Employee’s provident fund is the safest and most reliable long term investment option. EPF has an average interest of 8 % from the past ten years. EPF is very tax-free and dependable. If one maintains the investments for a longer tenure, then with the power of compounding the individuals can earn very high returns.
3. Fixed Deposits
Fixed deposits are the safest and most reliable investment option as they have no risk and guaranteed returns. The interest earned on fixed deposits after a specified amount is taxable. People often underestimate the power of fixed deposits as it makes roughly 6 % interest per year. Still, if one keeps these investments for longer tenures, then fixed deposits can earn 60 % interest in 10 years. Hence, it is an excellent investment option for investors who want good returns without any risk.

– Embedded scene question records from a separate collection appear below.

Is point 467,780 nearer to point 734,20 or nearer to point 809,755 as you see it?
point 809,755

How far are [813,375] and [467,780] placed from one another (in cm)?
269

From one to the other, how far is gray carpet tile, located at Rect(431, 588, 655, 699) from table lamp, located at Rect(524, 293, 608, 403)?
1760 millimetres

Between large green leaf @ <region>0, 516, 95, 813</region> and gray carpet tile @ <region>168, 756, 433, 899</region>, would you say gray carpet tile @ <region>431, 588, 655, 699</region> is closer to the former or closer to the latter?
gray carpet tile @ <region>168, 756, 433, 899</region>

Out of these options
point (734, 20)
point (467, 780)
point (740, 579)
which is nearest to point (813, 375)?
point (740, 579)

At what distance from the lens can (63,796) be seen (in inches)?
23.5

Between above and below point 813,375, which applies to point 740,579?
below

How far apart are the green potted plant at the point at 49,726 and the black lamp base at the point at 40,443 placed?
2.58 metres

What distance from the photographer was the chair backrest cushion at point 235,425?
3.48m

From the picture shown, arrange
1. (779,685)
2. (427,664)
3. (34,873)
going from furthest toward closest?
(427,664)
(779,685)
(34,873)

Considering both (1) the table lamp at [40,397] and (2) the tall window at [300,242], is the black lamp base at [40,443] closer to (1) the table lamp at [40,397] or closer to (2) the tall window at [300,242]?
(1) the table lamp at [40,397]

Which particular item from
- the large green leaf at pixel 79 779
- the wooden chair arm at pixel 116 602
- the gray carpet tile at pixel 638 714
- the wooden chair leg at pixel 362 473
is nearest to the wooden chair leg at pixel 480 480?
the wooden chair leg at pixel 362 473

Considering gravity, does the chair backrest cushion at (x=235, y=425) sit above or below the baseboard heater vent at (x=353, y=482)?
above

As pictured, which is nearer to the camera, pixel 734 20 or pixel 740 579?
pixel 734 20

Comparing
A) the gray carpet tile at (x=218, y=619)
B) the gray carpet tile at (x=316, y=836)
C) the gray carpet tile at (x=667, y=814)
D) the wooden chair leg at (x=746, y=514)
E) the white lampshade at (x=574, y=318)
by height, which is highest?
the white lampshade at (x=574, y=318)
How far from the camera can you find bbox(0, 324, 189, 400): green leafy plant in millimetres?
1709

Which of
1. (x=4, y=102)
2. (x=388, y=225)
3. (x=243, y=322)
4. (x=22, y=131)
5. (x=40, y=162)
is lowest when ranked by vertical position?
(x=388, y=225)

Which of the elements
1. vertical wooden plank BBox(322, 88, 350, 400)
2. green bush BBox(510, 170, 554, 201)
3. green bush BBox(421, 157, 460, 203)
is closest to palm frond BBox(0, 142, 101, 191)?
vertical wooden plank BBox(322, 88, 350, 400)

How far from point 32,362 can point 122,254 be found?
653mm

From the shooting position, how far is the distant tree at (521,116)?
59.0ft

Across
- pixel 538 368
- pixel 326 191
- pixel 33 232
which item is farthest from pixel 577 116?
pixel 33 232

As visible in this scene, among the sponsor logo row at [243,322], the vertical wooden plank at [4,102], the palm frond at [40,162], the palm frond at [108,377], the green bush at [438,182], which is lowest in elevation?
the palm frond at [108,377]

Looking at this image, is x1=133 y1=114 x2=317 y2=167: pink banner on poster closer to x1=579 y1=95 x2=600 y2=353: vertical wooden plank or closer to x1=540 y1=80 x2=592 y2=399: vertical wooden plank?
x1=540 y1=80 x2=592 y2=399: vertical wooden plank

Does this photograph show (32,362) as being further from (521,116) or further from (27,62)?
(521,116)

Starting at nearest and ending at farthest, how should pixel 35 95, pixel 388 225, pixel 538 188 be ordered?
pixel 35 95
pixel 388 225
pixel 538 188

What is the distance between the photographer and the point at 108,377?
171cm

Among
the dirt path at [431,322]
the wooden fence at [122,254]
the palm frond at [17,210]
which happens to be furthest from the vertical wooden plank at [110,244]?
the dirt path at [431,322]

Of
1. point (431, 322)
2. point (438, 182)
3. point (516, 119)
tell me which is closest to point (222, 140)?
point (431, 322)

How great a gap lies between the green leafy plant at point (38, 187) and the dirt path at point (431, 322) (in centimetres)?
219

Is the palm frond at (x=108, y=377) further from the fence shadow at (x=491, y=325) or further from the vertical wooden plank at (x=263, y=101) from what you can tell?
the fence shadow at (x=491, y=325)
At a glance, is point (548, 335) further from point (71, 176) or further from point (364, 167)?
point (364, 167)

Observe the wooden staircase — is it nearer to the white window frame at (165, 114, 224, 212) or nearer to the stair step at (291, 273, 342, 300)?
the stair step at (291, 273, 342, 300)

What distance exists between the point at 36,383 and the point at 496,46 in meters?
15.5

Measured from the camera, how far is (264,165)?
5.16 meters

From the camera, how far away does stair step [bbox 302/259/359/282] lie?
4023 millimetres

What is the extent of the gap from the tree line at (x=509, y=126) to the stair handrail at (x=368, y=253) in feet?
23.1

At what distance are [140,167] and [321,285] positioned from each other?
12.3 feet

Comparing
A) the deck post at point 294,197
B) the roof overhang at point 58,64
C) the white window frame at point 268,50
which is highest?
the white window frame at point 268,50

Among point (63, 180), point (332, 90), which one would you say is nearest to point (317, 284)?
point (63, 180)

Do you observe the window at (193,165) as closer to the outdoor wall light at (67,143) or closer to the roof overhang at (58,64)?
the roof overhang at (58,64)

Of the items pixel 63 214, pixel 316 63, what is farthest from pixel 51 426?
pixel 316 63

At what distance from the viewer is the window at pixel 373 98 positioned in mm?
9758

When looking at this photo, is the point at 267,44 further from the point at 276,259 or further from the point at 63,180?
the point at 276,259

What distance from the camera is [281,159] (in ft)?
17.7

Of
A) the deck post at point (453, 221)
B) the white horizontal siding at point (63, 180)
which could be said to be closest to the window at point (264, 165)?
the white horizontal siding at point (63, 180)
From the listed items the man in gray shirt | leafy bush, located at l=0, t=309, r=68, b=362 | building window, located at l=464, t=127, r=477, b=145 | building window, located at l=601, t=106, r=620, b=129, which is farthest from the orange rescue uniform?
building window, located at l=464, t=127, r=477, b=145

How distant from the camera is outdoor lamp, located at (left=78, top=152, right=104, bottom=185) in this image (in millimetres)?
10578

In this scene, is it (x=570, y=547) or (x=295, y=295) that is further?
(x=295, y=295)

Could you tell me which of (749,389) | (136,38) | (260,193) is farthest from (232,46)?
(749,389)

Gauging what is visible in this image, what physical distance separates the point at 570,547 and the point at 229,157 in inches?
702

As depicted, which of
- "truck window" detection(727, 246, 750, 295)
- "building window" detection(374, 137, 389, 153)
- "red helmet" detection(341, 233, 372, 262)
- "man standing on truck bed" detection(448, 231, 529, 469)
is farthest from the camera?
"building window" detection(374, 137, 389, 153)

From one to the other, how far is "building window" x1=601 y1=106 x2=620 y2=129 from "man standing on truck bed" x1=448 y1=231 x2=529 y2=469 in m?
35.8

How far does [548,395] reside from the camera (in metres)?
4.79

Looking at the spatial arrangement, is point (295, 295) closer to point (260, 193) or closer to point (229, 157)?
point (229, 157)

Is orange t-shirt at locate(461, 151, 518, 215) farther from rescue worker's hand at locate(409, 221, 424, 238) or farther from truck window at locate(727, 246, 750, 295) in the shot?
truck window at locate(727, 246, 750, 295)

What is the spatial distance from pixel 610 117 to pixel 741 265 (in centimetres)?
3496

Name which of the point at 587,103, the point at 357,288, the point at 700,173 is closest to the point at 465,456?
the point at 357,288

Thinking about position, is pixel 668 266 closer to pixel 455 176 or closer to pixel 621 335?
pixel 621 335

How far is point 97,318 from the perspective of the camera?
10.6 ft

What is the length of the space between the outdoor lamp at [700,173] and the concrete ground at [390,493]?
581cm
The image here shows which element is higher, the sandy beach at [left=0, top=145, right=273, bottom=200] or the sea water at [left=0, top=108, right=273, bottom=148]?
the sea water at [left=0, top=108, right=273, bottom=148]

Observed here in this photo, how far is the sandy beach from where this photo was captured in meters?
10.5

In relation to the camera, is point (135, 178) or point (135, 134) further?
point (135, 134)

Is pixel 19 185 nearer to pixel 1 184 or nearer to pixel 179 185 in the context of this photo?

Investing in stocks is a perfect option, but it is not favourable for everyone. The stock market is highly volatile, and there is a considerable risk factor. Investing in the stock market requires a lot of research as it is essential to evaluate funds before starting investments. If the investors invest without proper research and evaluation, then the investors can face tremendous losses. If the investors are investing in the appropriate stock, then they can get high returns. Hence, it is critical to invest in the long term and maintain consistency for getting adequate returns.
5. RBI Bonds
These bonds are taxable and have an average tenure of seven years. RBI bonds have an average interest rate of 7 % per annum. One can avail the interest on RBI bonds either as a regular income under the non-cumulative option, or re-invested under the cumulative option. RBI bonds are one of the most secure and reliable investment options that give high returns on long term investments.
It is essential to maintain consistency and have patience. Investments take time to grow, and if one maintains them for long terms, then they can earn high returns. There are various types of investments, and choosing the appropriate investment is very important as there are multiple factors that affect the investments. According to the advice of investing experts, it is essential for individuals that they do proper research and invest according to their risk profile. Investments require patience and consistency for long terms, then only they can give the appropriate results. Investors often get impatient and withdraw their investments which could have given better results. The essential quality of an investor is having patience.
Investors should choose the best investment option according to their requirements and funds. Investments will give returns only if one invests after proper research and evaluation of various factors affecting the investments. Hence, long term investments require a lot of research and patience for the desired results.